- _WHAT THE TASK REQUIRES_: The abstract below names several sources through which untrusted applications reach a host. List all of them.

- _TEXT BLOCK_:
Abstract

The use of Computer systems to keep track of day to day activities for single-user systems as well as the implementation of business logic in enterprises is the demand of the hour. As it plays a vital role in making available information on one click as well as impacts improvement in business and influences the profit or loss. There is always a possible threat from unauthorized users as well as untrusted or unknown applications. Trivially a host is intended to run with a list of known or trusted applications based on user’s preference. Any application beyond the trusted list can be called as untrusted or unknown application, which is not expected to run on that host. Untrusted applications becomes available to a host from sources like websites, emails, external storage devices etc. Such untrusted programs may be malicious or non-malicious in nature but the presence must be detected, as it is not a trusted program from user’s view point. All such programs may target the system either to steal valuable information or to decrease the system performance without the knowledge of the user of the system. Antimalware vendors provide support to defend the system from malicious programs. They do not include users trusted program list in to consideration. It is also true that new instances of attacks are found very frequently. Hence there is a need for a system which can be self-defending from anomalous activities on the system with reference to a trusted program list. In this paper design of an “Anomalous In-Memory Process detector based on the use of the DLL (Dynamic Link Library) sequence” is proposed, which does accountability of trusted programs intended to run on a particular host and create a knowledgebase of classes of processes with TF-IDF (Term Frequency-Inverse Document Frequency) multinomial logistic regression based learning approach. This knowledgebase becomes useful to map a suspected In-memory process to a class of processes using loaded DLL’s of it. With a cross-validation approach, the suspected process and processes of its predicted class are used to conclude whether it is a trusted, variant of the trusted or untrusted process for that host. Not necessarily the untrusted program is a malware but it may be a program not listed in the trusted program list for the specific host. Hence this work aims to detect anomaly in concern with list of trusted applications based on user’s preference by doing a dynamic analysis on In-memory processes.

- _EXTRACTED DATA_:

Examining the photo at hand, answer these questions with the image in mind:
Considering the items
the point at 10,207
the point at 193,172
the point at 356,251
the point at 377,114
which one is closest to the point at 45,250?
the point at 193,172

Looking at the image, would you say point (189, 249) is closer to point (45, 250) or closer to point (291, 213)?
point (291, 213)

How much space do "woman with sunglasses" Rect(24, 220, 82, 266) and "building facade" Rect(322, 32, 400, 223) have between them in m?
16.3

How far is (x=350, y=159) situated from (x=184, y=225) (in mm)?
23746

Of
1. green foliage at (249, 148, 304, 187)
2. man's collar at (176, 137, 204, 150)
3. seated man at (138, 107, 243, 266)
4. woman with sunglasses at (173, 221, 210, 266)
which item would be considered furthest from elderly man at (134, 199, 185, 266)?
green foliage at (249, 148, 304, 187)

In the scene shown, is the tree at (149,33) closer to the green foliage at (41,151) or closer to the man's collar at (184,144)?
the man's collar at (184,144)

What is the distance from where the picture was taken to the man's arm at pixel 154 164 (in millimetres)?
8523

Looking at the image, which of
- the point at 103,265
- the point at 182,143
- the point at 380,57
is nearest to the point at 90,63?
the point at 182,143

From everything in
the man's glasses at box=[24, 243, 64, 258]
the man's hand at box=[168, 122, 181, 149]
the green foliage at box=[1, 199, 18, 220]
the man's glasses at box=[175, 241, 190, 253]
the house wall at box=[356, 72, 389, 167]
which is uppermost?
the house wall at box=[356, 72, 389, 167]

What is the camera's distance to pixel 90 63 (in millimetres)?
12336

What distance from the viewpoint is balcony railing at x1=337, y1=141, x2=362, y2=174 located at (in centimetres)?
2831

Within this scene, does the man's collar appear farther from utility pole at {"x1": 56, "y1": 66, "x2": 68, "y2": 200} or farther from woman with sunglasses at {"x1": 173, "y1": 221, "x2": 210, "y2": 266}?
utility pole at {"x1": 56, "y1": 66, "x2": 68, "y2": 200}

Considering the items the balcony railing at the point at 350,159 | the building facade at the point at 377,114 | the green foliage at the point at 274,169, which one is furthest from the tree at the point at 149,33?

- _SOLUTION TO THE EXERCISE_: Websites, emails, external storage devices